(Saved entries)
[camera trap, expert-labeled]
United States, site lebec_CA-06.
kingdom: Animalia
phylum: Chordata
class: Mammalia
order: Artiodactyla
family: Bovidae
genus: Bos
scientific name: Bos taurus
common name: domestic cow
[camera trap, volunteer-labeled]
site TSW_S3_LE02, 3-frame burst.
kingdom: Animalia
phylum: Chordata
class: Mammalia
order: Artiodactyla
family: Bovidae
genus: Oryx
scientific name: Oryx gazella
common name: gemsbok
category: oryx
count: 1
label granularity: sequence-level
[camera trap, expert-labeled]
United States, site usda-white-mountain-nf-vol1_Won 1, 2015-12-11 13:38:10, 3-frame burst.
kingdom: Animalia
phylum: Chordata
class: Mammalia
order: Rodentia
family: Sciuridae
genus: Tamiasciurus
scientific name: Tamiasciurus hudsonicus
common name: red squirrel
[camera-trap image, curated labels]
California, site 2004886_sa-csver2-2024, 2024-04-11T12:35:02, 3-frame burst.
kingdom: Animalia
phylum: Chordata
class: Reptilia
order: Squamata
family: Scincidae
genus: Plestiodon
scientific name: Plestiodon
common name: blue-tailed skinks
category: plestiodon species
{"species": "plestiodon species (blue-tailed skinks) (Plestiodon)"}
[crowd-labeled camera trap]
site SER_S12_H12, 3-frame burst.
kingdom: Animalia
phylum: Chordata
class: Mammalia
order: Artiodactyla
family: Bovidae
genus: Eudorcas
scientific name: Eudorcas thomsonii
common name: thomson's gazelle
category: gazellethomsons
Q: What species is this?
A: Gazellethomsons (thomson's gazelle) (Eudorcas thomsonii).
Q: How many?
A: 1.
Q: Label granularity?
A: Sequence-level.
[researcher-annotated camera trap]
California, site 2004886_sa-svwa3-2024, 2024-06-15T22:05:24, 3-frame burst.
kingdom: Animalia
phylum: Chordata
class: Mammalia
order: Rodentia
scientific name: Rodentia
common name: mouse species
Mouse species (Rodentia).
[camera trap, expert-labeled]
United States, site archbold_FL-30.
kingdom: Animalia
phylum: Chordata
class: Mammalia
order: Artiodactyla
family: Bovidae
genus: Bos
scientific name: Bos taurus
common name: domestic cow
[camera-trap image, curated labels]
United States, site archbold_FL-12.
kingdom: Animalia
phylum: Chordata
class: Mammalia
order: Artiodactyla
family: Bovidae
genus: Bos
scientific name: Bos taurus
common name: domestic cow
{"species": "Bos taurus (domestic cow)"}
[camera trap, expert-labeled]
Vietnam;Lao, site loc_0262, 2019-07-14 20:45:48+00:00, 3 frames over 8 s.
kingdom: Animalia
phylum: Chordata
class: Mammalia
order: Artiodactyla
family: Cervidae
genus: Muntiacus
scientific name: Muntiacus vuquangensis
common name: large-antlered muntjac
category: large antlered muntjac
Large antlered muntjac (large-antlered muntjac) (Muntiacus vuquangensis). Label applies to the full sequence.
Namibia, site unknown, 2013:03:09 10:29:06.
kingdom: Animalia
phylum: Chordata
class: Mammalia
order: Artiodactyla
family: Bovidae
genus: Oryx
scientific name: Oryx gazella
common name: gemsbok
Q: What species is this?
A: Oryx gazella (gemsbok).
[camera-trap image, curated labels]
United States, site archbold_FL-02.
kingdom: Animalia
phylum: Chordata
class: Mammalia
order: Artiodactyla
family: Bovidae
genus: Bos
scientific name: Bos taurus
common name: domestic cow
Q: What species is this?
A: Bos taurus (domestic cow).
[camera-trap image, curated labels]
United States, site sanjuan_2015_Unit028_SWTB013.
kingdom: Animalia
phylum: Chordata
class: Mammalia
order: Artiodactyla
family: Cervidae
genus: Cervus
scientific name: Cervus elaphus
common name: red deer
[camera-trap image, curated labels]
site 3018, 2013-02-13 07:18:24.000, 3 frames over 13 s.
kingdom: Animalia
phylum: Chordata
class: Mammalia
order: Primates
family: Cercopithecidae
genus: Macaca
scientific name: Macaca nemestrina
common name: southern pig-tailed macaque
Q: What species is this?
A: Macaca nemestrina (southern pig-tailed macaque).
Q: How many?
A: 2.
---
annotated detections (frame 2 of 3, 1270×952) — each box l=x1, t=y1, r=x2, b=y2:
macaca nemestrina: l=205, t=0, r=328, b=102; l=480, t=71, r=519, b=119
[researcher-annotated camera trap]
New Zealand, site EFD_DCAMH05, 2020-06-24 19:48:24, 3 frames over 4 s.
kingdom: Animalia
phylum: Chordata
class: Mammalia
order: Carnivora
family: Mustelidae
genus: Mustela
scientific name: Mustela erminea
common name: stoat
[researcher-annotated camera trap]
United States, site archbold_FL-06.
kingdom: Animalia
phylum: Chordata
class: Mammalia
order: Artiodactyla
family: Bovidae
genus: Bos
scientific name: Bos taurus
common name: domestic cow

* Description of the task *
Each line above that has the word "over" must be copied.

* Written answer *
Vietnam;Lao, site loc_0262, 2019-07-14 20:45:48+00:00, 3 frames over 8 s.
site 3018, 2013-02-13 07:18:24.000, 3 frames over 13 s.
New Zealand, site EFD_DCAMH05, 2020-06-24 19:48:24, 3 frames over 4 s.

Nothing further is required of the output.